**DATASET ENTRIES**
******

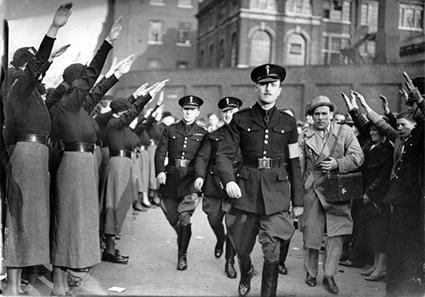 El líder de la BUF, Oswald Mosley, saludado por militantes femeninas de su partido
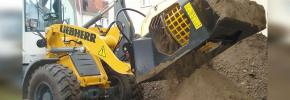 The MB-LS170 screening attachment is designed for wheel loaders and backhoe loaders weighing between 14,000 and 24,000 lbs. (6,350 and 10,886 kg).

******

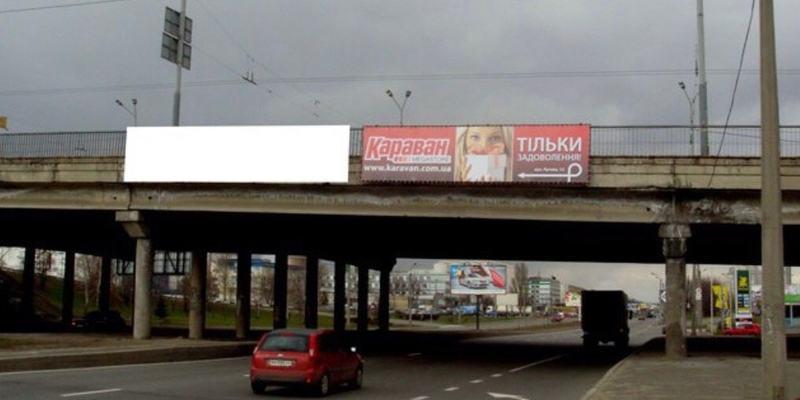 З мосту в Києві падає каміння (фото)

******

**INSTRUCTIONS TO FOLLOW**
Beginning with the line holding "El líder de" in the material above, restate word for word each line through the line holding "The MB-LS170 screening", and exclude pictures.

**RESPONSE AREA**
 El líder de la BUF, Oswald Mosley, saludado por militantes femeninas de su partido
 The MB-LS170 screening attachment is designed for wheel loaders and backhoe loaders weighing between 14,000 and 24,000 lbs. (6,350 and 10,886 kg).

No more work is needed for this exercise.